Historic house in Virginia, United States

John Beaver House, also known as the Thomas Shirley House, is a historic home located near Salem, Page County, Virginia. It was built in 1825–1826, and is a two-story, four-bay, single pile brick dwelling. It has two entryways, a three-course molded brick cornice under the eaves of the gable roof, and exterior end chimneys. A two-story, five-bay kitchen/dining room ell was added in the late-19th century.

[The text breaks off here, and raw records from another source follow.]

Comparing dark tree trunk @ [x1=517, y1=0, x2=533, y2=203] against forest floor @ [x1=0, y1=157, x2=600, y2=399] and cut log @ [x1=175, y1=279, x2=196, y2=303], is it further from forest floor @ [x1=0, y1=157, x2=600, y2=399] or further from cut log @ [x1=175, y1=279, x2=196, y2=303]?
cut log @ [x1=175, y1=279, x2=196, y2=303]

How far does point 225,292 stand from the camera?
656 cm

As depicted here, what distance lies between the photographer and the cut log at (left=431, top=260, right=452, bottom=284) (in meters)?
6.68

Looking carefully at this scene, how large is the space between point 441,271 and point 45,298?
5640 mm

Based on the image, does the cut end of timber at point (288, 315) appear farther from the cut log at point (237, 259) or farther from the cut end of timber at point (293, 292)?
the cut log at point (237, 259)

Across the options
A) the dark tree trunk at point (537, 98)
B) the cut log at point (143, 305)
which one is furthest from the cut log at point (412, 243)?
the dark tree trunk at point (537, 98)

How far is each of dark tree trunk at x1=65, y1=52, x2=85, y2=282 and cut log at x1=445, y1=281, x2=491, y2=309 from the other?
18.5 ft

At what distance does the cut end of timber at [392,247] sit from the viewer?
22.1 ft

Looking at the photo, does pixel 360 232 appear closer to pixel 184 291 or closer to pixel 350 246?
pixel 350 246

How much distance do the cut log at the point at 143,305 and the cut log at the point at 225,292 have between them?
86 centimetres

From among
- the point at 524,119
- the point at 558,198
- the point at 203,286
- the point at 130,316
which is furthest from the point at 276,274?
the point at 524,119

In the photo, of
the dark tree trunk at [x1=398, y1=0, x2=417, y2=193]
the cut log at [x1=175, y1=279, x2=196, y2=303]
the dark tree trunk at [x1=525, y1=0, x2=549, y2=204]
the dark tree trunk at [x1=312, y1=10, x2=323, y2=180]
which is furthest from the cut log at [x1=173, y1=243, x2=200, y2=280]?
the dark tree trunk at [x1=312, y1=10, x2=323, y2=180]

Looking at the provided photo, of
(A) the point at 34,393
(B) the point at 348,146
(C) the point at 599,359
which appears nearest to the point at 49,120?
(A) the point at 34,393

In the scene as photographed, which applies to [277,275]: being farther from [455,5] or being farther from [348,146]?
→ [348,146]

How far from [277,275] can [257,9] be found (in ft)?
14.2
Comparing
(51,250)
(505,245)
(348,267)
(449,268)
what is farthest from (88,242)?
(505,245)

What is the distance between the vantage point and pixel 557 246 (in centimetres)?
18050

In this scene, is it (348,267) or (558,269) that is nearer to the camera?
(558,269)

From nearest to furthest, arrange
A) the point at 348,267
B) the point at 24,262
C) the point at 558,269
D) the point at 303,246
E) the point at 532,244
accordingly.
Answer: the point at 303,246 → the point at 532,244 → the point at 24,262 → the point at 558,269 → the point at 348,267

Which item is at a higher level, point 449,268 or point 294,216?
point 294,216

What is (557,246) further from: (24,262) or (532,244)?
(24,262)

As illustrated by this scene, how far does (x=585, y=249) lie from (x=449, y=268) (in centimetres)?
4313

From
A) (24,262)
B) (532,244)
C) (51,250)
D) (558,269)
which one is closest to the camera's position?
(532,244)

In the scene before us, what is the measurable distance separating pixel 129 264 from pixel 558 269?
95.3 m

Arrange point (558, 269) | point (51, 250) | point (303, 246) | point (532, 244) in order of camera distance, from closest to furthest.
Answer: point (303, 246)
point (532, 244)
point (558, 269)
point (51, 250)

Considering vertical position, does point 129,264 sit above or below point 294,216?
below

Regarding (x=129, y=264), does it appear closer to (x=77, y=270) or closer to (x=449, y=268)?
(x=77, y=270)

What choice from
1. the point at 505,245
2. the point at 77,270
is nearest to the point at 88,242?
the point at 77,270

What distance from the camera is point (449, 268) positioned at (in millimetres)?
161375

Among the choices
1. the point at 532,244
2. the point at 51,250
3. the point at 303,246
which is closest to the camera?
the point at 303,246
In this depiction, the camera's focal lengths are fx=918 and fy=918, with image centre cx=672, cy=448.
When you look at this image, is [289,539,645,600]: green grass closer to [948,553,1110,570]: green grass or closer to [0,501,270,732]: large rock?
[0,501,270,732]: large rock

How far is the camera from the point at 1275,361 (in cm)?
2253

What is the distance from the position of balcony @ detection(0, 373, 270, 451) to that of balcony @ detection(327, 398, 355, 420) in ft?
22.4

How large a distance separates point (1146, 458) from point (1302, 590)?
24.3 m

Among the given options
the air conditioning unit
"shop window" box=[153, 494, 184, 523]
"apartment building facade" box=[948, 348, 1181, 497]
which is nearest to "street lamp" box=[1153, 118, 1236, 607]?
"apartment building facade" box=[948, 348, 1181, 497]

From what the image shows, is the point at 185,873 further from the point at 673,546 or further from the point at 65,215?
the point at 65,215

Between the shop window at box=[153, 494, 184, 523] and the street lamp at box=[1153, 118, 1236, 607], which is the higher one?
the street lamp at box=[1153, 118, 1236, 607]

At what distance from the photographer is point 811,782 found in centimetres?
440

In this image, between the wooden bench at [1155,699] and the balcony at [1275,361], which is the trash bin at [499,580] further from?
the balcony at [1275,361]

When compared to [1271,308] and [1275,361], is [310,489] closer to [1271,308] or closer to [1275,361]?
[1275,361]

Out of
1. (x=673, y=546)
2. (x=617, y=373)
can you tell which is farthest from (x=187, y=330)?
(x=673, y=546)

It was listed on the National Register of Historic Places in 1979.

==Description==
The home is set among the rolling farmlands of Massanutten Old Fields near the Shenandoah River in Page County. The original section was erected in 1825–6 by John Beaver; the ell was added in the late 19th century.
The original portion of the structure is a two-story, four-bay, single-pile building built of brick laid in Flemish bond on the facade, with five-course American bond on the ends. A three-course molded brick cornice embellishes the eaves of the gable roof and exterior end chimneys flank the ends of the house. The facade is symmetrical with a pair of front doors flanked by 9/6 windows in the first story and with four 6/6 windows in the floor. All of the facade windows are embellished with gauged jack arches. In the center between the two pairs of openings is a tall diaper pattern formed of glazed headers.